— Start Records supplied —
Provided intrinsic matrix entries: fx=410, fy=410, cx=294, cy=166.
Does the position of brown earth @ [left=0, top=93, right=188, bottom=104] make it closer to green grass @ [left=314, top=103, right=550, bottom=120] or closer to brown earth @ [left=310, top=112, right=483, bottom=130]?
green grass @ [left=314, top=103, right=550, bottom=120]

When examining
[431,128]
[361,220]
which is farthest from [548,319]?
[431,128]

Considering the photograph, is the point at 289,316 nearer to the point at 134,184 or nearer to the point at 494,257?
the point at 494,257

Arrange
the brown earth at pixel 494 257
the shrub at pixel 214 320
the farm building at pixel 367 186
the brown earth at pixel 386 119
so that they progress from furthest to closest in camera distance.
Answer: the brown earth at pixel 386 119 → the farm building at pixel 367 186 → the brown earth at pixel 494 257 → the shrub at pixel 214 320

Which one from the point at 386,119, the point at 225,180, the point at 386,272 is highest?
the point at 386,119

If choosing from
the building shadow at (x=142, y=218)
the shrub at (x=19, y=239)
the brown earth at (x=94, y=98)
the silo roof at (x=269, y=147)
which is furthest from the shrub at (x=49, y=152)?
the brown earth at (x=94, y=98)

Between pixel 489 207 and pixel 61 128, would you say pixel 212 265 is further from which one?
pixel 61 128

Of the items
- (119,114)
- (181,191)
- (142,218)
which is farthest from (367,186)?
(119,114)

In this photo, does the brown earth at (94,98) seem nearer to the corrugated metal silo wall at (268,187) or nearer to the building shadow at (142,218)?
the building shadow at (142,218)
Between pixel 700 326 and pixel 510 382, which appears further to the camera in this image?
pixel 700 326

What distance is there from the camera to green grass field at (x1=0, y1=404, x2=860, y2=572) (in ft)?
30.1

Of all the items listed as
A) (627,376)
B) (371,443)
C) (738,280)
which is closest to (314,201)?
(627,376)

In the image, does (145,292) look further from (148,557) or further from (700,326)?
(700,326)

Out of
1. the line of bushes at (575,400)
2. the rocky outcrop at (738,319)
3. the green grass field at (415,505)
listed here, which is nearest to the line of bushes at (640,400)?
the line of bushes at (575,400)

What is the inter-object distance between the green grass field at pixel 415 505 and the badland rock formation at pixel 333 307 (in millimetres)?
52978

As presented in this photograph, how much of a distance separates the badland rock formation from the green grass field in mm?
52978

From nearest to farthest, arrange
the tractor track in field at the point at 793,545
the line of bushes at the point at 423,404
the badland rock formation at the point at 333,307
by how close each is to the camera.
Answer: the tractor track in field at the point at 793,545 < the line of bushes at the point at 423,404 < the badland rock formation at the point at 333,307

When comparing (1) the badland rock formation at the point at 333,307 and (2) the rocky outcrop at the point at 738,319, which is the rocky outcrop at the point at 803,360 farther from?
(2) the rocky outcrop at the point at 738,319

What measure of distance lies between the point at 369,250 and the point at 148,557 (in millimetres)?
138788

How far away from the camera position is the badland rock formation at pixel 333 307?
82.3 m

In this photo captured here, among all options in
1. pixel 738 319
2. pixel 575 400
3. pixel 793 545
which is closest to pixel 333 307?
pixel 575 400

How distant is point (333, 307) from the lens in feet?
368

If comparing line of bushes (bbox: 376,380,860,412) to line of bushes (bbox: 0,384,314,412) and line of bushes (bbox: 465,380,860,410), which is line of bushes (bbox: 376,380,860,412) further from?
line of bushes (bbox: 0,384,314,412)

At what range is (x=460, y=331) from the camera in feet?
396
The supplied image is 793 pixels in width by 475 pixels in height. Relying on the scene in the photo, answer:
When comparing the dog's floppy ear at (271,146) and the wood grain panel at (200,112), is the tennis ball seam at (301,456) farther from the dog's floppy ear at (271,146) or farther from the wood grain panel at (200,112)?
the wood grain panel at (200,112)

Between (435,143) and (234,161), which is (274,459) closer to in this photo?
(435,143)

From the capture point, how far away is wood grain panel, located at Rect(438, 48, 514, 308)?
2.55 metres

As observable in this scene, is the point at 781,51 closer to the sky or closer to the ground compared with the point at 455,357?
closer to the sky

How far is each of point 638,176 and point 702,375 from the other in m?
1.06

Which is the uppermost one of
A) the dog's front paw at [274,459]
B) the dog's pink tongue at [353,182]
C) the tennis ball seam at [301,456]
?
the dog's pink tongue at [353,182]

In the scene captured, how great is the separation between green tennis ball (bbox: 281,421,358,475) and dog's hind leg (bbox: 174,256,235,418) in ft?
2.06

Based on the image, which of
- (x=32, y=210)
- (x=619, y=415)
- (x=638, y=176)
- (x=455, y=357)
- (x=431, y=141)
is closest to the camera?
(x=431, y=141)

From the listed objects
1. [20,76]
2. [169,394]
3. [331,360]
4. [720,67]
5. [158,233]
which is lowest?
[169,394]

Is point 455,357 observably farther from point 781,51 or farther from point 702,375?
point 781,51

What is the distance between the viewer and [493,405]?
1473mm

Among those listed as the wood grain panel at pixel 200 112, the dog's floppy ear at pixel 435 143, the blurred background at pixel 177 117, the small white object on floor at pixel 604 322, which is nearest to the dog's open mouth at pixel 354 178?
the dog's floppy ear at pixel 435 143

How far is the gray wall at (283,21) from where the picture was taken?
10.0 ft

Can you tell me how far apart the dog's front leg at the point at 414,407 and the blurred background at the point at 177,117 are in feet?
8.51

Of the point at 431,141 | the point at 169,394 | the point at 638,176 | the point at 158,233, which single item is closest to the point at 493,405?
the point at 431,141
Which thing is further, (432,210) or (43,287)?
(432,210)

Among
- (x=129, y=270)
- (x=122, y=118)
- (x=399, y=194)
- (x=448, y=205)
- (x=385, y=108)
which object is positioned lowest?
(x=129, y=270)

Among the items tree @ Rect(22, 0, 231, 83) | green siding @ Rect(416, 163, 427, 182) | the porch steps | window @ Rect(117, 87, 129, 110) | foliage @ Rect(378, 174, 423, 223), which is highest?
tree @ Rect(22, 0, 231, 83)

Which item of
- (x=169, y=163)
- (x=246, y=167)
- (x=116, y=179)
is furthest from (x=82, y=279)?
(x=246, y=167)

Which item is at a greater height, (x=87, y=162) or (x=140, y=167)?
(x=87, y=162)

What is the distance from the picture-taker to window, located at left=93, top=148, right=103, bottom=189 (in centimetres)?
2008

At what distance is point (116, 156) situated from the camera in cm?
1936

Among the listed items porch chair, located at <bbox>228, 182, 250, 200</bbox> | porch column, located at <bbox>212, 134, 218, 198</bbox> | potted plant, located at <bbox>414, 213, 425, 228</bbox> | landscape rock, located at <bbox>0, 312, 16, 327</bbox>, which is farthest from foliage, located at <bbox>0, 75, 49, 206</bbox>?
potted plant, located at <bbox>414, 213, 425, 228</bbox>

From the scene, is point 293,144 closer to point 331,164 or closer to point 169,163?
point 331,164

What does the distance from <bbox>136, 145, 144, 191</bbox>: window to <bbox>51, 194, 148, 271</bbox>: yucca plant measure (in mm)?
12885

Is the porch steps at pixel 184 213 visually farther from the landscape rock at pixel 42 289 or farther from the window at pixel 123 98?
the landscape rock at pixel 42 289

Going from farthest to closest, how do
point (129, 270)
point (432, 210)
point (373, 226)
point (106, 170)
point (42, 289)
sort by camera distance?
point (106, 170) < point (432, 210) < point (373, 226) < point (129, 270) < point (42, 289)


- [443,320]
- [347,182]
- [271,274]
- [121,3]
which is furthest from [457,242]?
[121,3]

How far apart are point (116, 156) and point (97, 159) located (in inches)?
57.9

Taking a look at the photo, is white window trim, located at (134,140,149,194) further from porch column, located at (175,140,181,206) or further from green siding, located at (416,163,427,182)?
— End Records supplied —
● **What you are asked to do**:
Reproduce the entries word for word, from the first line up to and including the line that contains "Answer: the brown".

● **Answer for this exercise**:
Provided intrinsic matrix entries: fx=410, fy=410, cx=294, cy=166.
Does the position of brown earth @ [left=0, top=93, right=188, bottom=104] make it closer to green grass @ [left=314, top=103, right=550, bottom=120] or closer to brown earth @ [left=310, top=112, right=483, bottom=130]?
green grass @ [left=314, top=103, right=550, bottom=120]

When examining
[431,128]
[361,220]
which is farthest from [548,319]?
[431,128]

Considering the photograph, is the point at 289,316 nearer to the point at 134,184 or nearer to the point at 494,257?
the point at 494,257

Arrange
the brown earth at pixel 494 257
the shrub at pixel 214 320
the farm building at pixel 367 186
the brown earth at pixel 386 119
so that they progress from furthest to closest in camera distance.
Answer: the brown earth at pixel 386 119 → the farm building at pixel 367 186 → the brown earth at pixel 494 257 → the shrub at pixel 214 320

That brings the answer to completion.